* _Fragmento mostrado_
• • • • • • •
La imaginación sin poder.
La imaginación sin poder. Ilustración: shutterstock.com

Cualquiera puede ratificar que la escritura es, sobre todo, la aspiración a un orden donde cada palabra sucede a la otra agobiada por la misma responsabilidad: hacerse de un nido o de lugar correcto con el propósito de darse a comprender. Damos por un hecho que ese orden posee un sentido o al menos el comienzo de un sentido; o ya de perdida la simulación de un sentido. Por algún lado debe comenzarse antes de penetrar el caos que reina en la selva del lenguaje y en las infinitas combinaciones que esta selva contiene o nos impone. Adentrarse desde algún lugar de la maleza verbal.

Escribir se parece a cerrar los ojos mientras los padres se enfrascan en su acostumbrada pelea cotidiana. Los poetas y escritores vanguardistas del siglo XX intentaron quebrantar ese orden con el propósito de dar lugar a la simultaneidad o al desorden lógico y visual que proponía significados extravagantes o inéditos en la escritura: baste recordar los caligramas de Guillaume Apollinaire o las ocurrencias de Tristan Tzara. A pesar de estos excéntricos cisnes negros, las palabras, ya sean escritas o expresadas a viva voz, aparecen una a una en el lienzo ofrecido a la interpretación: se toman de la mano, copulan, marchan e intentan dar forma a una idea, a una descripción, a un concepto: vociferan, susurran tomadas de la mano, enredadas en su sexo: amantes que se miran y entrelazan su ansiedad de expresión y de futuro.

LOS DADAÍSTAS SE REBELARON contra la condena marcial del orden premeditado y detonaron la supuesta coherencia de los símbolos y su natural necesidad de supervivencia: la destrucción del sentido fue su obsesión en el campo de la batalla verbal. La preeminencia del símbolo y el epifenómeno por encima del orden causal o el significado común fue su grito de rebeldía. Dada no inventó nada nuevo, solamente lo ignoró todo. O como le decía una amiga suya al escritor español Francisco Umbral: “La virginidad no se pierde, se suprime”.

Un conjunto de palabras cualquiera se yergue sobre la infinidad de combinaciones posibles y se presenta como un hecho —un algo— cuya misión es transmitir cierta clase de conocimiento. Tales palabras se abren camino y nos anuncian su presencia: han emigrado desde la inexistencia al mundo de los hechos. Y, sin embargo, requieren de un maldito orden, de un tiempo que transcurre, como los vagones de un tren marchan sobre los rieles de la conversación o de la página. Es a raíz de esta limitación que los escritores leen, releen, pulen, borran, ensayan órdenes diversos en busca de aquel que más se aproxime a lo que, supuestamente, desean o tratan de expresar.
• • • • • • •
* _Material extraído_
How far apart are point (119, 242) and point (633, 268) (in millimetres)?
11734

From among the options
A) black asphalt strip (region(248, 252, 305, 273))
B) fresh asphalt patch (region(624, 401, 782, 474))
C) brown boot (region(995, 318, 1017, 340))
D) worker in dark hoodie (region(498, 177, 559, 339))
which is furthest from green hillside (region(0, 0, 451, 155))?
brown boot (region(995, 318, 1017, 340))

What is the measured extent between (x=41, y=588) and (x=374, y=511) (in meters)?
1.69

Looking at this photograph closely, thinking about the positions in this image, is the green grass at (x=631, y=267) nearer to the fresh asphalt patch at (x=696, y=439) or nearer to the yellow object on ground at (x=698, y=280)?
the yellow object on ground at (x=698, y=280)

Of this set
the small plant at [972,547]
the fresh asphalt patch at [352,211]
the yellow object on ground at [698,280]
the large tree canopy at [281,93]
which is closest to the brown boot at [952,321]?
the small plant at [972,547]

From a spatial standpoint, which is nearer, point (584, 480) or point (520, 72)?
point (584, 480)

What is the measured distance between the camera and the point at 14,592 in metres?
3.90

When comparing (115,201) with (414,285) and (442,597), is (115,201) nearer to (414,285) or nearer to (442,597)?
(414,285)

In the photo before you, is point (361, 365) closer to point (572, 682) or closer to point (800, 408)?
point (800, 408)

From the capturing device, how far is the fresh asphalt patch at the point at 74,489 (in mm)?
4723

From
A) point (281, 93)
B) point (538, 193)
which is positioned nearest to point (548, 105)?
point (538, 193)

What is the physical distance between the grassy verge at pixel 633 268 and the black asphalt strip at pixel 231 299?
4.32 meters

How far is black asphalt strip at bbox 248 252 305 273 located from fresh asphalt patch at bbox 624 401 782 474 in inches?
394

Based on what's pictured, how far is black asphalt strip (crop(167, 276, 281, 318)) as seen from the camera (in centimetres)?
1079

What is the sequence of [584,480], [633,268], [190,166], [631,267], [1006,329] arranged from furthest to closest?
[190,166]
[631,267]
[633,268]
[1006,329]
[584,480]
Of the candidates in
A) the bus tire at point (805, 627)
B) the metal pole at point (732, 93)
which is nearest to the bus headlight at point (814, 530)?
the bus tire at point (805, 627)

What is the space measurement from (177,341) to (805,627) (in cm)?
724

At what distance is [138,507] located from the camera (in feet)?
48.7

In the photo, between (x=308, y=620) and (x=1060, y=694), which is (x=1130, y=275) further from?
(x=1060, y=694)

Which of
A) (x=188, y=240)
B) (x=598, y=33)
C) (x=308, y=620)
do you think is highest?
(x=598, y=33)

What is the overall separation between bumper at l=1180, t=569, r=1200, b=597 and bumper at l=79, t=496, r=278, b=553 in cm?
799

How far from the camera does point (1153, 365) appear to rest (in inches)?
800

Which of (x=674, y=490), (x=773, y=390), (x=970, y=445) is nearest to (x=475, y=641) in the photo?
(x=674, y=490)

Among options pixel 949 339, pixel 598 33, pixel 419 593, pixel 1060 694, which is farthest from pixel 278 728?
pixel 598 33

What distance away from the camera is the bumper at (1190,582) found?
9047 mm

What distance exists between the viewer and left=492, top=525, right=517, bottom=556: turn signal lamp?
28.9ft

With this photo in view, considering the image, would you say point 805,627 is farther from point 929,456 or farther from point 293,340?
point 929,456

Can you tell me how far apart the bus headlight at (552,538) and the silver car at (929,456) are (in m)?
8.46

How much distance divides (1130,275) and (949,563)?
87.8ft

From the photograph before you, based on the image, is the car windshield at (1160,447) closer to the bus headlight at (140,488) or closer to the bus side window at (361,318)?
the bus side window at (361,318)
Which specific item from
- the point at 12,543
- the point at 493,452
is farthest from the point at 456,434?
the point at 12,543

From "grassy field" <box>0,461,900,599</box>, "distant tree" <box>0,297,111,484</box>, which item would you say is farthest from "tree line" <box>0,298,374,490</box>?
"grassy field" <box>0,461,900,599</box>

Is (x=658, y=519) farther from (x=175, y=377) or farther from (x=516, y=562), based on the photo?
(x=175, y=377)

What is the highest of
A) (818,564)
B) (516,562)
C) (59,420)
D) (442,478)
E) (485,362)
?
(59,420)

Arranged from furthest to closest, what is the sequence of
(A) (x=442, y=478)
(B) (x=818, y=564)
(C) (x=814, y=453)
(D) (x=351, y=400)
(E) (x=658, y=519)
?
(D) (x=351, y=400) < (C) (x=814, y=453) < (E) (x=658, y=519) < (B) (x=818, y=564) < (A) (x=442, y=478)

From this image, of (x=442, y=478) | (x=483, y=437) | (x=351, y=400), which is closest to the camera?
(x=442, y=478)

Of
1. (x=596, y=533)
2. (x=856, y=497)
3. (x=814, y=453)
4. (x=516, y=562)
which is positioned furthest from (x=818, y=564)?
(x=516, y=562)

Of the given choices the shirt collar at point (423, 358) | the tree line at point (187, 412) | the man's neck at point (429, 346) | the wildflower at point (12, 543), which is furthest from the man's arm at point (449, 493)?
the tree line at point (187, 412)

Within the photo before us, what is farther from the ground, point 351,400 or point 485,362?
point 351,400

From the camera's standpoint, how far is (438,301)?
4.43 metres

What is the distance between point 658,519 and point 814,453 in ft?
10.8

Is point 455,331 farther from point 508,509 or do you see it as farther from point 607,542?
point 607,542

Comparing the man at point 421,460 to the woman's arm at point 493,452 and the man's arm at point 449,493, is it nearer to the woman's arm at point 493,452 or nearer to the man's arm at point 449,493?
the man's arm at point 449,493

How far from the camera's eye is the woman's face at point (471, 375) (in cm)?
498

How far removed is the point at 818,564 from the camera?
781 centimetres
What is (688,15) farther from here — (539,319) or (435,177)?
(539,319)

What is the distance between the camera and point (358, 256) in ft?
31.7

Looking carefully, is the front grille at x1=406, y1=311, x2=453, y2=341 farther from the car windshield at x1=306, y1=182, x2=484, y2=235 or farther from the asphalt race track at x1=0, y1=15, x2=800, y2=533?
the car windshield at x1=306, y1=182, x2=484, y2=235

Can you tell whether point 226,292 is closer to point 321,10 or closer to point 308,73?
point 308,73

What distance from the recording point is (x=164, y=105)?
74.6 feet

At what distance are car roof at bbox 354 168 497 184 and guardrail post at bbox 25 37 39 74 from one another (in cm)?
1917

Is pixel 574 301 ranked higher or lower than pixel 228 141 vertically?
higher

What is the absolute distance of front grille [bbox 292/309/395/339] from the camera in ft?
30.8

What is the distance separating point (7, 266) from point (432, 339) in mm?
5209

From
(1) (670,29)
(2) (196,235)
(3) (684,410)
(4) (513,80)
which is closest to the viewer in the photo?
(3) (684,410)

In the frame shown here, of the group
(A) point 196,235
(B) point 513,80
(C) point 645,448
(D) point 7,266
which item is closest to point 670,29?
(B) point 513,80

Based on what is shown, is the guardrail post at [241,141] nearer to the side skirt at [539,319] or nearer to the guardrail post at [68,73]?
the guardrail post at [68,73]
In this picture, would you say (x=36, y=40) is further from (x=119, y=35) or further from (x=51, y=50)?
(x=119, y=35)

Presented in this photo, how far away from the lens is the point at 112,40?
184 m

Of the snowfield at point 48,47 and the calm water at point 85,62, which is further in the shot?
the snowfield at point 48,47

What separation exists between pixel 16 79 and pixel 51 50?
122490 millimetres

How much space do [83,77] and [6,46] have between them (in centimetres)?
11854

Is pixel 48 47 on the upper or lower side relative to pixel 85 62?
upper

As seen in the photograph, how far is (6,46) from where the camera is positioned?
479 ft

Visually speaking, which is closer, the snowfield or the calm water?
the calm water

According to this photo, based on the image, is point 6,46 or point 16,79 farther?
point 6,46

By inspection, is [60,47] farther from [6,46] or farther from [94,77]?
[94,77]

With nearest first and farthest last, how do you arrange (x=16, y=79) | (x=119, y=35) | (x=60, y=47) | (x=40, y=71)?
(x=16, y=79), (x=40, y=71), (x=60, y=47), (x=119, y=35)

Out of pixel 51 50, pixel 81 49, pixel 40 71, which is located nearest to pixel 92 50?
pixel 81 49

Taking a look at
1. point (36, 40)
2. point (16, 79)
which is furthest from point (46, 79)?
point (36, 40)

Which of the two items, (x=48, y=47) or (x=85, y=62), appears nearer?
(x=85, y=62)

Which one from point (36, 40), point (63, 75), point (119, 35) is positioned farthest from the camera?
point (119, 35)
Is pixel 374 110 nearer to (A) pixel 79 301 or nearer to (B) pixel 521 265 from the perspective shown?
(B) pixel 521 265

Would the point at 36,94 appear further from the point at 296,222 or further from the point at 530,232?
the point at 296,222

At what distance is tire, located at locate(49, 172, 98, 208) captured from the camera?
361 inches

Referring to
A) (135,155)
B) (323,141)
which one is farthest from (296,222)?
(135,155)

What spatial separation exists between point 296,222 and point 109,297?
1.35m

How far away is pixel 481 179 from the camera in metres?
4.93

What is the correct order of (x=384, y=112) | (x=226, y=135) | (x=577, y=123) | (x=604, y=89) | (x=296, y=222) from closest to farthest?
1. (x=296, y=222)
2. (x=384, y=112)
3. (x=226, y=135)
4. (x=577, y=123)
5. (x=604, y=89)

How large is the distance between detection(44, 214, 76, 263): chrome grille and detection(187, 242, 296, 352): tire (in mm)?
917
• • • • • • •
* _Instrucción dada_
Extrae, sin alterar nada, el pasaje del texto sobre la escritura que comienza con las palabras que contienen "Un conjunto de" y cierra con "tratan de expresar.".

* _Respuesta_
Un conjunto de palabras cualquiera se yergue sobre la infinidad de combinaciones posibles y se presenta como un hecho —un algo— cuya misión es transmitir cierta clase de conocimiento. Tales palabras se abren camino y nos anuncian su presencia: han emigrado desde la inexistencia al mundo de los hechos. Y, sin embargo, requieren de un maldito orden, de un tiempo que transcurre, como los vagones de un tren marchan sobre los rieles de la conversación o de la página. Es a raíz de esta limitación que los escritores leen, releen, pulen, borran, ensayan órdenes diversos en busca de aquel que más se aproxime a lo que, supuestamente, desean o tratan de expresar.